From: Masahiko Sawada <sawada(dot)mshk(at)gmail(dot)com>
To: John Naylor <john(dot)naylor(at)enterprisedb(dot)com>
Cc: Andres Freund <andres(at)anarazel(dot)de>, Matthias van de Meent <boekewurm+postgres(at)gmail(dot)com>, Yura Sokolov <y(dot)sokolov(at)postgrespro(dot)ru>, PostgreSQL-development <pgsql-hackers(at)postgresql(dot)org>
Subject: Re: [PoC] Improve dead tuple storage for lazy vacuum
Date: 2022-07-12 01:16:21
Message-ID: CAD21AoATLuGOk7mEXXfXXqr7cq+1vWG4bh+YKrrFgukpbyjGeQ@mail.gmail.com
Views: Raw Message | Whole Thread | Download mbox | Resend email
Thread:
Lists: pgsql-hackers

On Fri, Jul 8, 2022 at 3:43 PM John Naylor <john(dot)naylor(at)enterprisedb(dot)com> wrote:
>
> On Fri, Jul 8, 2022 at 9:10 AM Masahiko Sawada <sawada(dot)mshk(at)gmail(dot)com> wrote:
>
> > I guess that the tree height is affected by where garbages are, right?
> > For example, even if all garbage in the table is concentrated in
> > 0.5GB, if they exist between 2^17 and 2^18 block, we use the first
> > byte of blockhi.

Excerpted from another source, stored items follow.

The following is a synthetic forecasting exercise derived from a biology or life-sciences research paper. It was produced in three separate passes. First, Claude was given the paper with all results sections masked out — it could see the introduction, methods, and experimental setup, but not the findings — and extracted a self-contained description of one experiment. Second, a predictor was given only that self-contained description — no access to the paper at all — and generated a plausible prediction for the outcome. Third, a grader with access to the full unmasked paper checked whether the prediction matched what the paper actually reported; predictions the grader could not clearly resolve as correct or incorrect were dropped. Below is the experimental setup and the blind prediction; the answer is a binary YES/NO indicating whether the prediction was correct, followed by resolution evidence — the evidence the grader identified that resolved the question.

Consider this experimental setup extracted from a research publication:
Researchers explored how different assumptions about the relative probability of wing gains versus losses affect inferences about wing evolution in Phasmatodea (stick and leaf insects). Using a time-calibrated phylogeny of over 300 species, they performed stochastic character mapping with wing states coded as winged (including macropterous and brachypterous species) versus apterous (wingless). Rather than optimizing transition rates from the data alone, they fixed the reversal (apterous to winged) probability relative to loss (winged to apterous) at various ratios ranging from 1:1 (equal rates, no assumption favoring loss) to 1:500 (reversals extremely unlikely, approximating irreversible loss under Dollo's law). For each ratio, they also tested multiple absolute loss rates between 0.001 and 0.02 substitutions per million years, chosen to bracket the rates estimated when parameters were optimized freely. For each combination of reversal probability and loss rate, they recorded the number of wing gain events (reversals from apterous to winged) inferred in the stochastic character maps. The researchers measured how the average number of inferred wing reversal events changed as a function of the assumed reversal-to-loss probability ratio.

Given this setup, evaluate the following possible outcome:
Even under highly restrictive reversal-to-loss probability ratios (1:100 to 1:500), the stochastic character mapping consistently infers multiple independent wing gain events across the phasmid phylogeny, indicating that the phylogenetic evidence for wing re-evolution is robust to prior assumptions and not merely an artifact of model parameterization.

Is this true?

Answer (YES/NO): NO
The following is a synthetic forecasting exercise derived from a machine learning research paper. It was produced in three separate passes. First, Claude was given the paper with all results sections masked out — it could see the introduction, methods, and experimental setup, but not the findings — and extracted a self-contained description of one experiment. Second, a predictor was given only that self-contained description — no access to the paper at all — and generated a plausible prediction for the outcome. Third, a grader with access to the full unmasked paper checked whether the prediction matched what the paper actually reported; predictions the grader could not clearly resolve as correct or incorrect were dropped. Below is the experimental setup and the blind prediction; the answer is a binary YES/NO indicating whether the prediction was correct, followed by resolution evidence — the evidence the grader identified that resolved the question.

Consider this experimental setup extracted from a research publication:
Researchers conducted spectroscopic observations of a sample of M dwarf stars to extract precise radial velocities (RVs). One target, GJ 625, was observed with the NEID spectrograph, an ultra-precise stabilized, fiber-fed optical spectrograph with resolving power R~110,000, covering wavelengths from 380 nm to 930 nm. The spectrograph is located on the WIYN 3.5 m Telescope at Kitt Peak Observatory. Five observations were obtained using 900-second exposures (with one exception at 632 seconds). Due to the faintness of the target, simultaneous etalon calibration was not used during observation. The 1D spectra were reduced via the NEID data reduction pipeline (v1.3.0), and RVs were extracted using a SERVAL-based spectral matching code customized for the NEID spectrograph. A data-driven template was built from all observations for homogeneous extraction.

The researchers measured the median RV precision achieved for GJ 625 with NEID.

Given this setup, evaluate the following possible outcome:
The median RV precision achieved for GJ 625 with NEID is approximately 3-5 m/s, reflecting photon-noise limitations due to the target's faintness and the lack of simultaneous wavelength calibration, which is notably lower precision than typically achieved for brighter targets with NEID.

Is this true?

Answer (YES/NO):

If the table is larger than 128GB, the second byte of
> > the blockhi could be used depending on where the garbage exists.
>
> Right.
>
> > Another variation of how to store TID would be that we use the block
> > number as a key and store a bitmap of the offset as a value. We can
> > use Bitmapset for example,
>
> I like the idea of using existing code to set/check a bitmap if it's
> convenient. But (in case that was implied here) I'd really like to
> stay away from variable-length values, which would require
> "Single-value leaves" (slow). I also think it's fine to treat the
> key/value as just bits, and not care where exactly they came from, as
> we've been talking about.
>
> > or an approach like Roaring bitmap.
>
> This would require two new data structures instead of one. That
> doesn't seem like a path to success.

Agreed.

>
> > I think that at this stage it's better to define the design first. For
> > example, key size and value size, and these sizes are fixed or can be
> > set the arbitary size?
>
> I don't think we need to start over. Andres' prototype had certain
> design decisions built in for the intended use case (although maybe
> not clearly documented as such). Subsequent patches in this thread
> substantially changed many design aspects. If there were any changes
> that made things wonderful for vacuum, it wasn't explained, but Andres
> did explain how some of these changes were not good for other uses.
> Going to fixed 64-bit keys and values should still allow many future
> applications, so let's do that if there's no reason not to.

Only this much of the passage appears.